Tuesday, April 6, 2021

Trade

 

Money, Money

A mark, a yen, a buck or a pound
A buck or a yen
A buck or a pound.
Is all that makes the world go around
That clinking, clanking sound
Can make the world go 'round

Does a buck still make the world go around, and should it?

If one county produces petroleum but needs grain, and another country produces grain but needs machinery, and still another country produces machinery but needs petroleum, it is possible that a three-country trade agreement could take place.  However just like in sports, multi-party trades are complicated and hard to complete.  Trading is easier if it is conducted using a currency that each party can earn, and then use that currency to complete their own trades.  In 1944 at Bretton Woods that international reserve/trading currency was established to be the US Dollar.  While the Nixon Shock of 1971 abolished the Bretton Woods agreement,  the US Dollar is still the preferred medium for international trade. According to  Society for Worldwide Interbank Financial Telecommunications (SWIFT), the US dollar, a buck, was used in 51.9% of the international currency transactions in 2014. The second, with a 30.5% share of the totals is the Euro, which was not even a currency yet in the song from Cabaret, which was set in pre-WWII Berlin, and which replaced the mark. The British pound was third with a 5.4% share of the total value, followed by Asian currencies, such as the Japanese yen and the Chinese yuan.

As international trade increases, this causes an increase in the demand for US Dollars.  This means that the US trade deficit must increase, or else this international trade could not take place.

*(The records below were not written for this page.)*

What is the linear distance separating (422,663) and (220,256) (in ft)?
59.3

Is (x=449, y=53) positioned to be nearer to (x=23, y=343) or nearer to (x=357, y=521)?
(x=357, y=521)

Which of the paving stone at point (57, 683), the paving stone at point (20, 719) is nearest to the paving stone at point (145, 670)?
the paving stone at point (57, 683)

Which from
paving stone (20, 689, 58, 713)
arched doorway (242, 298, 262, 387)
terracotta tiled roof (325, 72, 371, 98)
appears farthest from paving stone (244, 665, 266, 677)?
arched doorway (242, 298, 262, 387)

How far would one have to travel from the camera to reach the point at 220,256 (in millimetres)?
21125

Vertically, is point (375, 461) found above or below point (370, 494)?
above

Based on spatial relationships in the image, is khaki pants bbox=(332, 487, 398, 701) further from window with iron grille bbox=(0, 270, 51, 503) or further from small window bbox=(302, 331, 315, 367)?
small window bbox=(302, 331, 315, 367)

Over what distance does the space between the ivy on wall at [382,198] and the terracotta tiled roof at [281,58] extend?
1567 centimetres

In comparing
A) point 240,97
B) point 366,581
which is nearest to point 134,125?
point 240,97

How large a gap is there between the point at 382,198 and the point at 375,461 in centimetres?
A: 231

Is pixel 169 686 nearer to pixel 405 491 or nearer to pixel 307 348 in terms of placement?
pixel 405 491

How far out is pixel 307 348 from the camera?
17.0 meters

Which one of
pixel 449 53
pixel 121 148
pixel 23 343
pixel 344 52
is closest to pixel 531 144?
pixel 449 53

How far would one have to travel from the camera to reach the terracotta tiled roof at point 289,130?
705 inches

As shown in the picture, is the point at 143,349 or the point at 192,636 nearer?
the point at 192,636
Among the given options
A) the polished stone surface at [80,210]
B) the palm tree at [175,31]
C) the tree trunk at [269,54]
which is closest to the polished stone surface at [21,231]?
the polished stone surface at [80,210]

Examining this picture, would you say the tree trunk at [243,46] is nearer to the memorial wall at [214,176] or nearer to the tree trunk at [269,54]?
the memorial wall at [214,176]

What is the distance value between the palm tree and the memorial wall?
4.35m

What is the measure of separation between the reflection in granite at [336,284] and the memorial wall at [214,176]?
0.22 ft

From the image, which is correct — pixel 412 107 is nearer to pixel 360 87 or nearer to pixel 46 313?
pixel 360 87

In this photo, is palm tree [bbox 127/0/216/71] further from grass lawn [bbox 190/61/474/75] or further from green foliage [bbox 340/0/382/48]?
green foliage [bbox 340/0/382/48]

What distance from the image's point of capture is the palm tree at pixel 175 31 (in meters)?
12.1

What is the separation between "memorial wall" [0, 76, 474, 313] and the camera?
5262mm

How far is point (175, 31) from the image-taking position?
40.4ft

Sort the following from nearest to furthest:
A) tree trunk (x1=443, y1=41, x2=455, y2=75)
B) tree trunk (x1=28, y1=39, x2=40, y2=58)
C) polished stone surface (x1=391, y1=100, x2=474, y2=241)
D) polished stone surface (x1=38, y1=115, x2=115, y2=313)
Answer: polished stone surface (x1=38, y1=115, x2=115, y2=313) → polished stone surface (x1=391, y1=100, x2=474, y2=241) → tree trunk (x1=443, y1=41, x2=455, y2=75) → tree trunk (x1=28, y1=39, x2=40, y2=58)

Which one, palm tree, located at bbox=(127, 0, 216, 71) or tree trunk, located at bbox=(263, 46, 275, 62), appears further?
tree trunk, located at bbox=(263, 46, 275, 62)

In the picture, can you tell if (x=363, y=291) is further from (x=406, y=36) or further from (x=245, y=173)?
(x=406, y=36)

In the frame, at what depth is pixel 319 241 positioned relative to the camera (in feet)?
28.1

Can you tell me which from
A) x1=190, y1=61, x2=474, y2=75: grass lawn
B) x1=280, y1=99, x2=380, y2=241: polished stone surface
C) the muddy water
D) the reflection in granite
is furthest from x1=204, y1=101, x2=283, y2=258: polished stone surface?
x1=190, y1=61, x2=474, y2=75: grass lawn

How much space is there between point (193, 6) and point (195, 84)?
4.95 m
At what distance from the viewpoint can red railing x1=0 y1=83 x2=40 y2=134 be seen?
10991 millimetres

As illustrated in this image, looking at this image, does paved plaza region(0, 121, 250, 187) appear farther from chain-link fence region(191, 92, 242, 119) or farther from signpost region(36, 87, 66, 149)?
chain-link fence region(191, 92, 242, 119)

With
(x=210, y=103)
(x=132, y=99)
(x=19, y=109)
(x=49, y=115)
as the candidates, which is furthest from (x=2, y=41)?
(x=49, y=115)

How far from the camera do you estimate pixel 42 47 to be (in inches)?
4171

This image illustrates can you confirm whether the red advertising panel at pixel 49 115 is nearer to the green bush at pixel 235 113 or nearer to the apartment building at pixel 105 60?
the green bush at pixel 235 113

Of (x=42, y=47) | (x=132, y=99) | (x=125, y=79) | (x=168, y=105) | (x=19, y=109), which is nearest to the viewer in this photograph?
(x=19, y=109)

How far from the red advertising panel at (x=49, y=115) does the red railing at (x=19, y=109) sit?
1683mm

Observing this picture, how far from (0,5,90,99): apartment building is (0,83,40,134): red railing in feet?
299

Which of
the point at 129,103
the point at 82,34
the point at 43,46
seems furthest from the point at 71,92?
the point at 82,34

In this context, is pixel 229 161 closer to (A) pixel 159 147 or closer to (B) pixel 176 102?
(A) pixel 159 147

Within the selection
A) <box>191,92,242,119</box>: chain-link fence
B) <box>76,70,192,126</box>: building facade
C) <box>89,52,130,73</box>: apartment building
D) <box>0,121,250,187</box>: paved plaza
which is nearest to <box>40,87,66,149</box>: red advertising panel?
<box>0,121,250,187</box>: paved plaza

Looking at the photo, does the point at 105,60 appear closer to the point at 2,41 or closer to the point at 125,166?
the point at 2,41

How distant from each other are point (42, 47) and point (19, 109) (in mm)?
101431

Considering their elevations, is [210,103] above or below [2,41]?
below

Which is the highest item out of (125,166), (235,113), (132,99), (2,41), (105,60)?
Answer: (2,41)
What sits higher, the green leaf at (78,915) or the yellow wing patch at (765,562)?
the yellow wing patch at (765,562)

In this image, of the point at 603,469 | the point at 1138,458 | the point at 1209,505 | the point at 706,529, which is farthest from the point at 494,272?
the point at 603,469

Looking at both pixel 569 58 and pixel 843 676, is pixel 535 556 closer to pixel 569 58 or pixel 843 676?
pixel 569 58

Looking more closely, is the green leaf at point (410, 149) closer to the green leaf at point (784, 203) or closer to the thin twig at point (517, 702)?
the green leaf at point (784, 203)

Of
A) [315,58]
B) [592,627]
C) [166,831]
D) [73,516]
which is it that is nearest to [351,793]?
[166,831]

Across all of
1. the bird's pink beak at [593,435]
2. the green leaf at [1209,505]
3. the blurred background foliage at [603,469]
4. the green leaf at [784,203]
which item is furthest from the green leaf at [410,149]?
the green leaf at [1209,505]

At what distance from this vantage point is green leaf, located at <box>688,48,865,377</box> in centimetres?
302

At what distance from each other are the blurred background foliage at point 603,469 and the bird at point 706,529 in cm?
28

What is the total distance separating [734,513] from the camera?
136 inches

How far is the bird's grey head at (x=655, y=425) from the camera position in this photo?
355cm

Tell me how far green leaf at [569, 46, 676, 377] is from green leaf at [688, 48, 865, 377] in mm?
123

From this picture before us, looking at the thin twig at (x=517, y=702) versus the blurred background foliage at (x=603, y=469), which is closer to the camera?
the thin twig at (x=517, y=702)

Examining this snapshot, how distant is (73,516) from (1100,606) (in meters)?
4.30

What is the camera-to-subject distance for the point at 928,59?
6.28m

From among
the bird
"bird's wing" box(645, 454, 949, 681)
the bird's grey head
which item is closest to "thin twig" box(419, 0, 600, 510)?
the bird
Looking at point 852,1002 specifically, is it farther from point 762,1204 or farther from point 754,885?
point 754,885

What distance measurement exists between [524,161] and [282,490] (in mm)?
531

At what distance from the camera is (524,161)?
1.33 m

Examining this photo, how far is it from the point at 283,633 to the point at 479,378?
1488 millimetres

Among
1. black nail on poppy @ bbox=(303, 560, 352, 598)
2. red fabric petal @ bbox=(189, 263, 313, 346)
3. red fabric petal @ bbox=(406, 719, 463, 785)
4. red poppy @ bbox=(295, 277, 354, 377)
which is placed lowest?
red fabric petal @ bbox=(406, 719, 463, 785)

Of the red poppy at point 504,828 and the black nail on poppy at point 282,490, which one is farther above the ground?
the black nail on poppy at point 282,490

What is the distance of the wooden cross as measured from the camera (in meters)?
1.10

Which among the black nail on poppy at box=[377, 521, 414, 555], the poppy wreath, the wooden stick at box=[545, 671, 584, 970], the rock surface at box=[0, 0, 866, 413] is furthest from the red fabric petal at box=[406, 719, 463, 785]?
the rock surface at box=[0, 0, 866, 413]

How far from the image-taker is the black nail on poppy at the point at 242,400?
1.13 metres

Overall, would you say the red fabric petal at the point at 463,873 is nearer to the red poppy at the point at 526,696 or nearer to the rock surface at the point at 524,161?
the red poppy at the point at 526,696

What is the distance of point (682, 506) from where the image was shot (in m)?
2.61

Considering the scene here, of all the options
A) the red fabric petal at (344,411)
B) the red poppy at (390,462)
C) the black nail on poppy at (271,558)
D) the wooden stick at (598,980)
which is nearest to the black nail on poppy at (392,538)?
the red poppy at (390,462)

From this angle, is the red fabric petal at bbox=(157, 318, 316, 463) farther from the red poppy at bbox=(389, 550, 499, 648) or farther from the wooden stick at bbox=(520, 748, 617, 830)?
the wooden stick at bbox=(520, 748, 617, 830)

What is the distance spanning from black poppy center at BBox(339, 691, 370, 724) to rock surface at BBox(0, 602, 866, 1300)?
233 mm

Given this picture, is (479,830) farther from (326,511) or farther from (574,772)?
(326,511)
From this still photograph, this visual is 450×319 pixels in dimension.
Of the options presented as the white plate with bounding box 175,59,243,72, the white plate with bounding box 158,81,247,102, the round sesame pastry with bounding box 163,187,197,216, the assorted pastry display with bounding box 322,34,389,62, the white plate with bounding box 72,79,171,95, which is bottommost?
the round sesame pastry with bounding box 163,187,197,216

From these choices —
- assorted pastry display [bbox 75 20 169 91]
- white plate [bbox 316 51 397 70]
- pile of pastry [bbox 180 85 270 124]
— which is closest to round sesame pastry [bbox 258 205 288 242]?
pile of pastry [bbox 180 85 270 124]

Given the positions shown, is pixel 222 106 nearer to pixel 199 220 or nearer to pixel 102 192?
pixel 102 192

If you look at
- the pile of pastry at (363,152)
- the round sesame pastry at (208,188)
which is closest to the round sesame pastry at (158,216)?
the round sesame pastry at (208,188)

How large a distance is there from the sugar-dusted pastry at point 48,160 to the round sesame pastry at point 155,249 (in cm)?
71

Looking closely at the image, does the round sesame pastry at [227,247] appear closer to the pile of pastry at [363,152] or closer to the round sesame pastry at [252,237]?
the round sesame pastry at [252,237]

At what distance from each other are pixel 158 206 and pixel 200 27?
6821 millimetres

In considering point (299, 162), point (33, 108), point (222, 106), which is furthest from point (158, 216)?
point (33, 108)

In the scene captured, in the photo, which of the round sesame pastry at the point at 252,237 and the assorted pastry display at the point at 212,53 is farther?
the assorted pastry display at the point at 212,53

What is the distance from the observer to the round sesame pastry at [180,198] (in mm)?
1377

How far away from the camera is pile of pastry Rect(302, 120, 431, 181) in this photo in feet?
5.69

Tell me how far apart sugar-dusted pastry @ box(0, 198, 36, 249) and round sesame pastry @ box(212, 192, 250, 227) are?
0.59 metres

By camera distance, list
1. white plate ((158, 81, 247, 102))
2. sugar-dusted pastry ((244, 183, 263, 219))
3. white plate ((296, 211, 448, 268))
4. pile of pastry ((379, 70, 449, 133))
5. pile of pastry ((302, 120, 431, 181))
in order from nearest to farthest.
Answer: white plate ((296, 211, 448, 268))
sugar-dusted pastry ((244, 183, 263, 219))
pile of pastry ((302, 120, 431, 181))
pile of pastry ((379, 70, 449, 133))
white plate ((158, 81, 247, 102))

This is the Triffin dilemma, named for the Belgian-American economist, Robert Triffin, and has been known since the late 1960s, although the dilemma can be traced to a 1932 lecture by French economist Jacques Rueff. As long as the US Dollar is the international trading and reserve currency, if international trade increases, then the US trade deficit will also increase.  Additionally short term domestic economic objectives, such as controlling inflation, may result in conflicts with long term international objectives. That this was known long ago, does not make it any less true.  After all, the fact that money makes the world go around is also still true.